Excerpts from a detection dataset:
○ ○ ○ ○ ○ ○ ○

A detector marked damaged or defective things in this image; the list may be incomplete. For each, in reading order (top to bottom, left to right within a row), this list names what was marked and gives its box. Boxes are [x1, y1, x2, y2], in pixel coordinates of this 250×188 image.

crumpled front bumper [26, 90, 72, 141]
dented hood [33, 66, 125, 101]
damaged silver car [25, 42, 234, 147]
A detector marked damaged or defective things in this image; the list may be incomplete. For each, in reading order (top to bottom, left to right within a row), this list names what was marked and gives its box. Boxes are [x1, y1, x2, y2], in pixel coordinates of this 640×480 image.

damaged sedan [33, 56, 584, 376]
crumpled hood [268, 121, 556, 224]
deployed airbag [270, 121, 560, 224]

○ ○ ○ ○ ○ ○ ○

STATED GOAL =
Copy out the entries above, swapping "reading order" for "row order" and keeping everything else the same.

SOLUTION TO THE PROBLEM =
A detector marked damaged or defective things in this image; the list may be incomplete. For each, in row order (top to bottom, left to right within a row), this list names what was marked and gives its box. Boxes are [x1, y1, x2, y2], in pixel coordinates of this 250×188 image.

crumpled front bumper [26, 90, 72, 141]
dented hood [33, 66, 125, 101]
damaged silver car [25, 42, 234, 147]
A detector marked damaged or defective things in this image; the list may be incomplete. For each, in row order (top to bottom, left to right within a row), this list names what was marked and gives its box. Boxes are [x1, y1, x2, y2], in pixel coordinates of this 640×480 image.

damaged sedan [33, 56, 584, 376]
crumpled hood [268, 121, 556, 224]
deployed airbag [270, 121, 560, 224]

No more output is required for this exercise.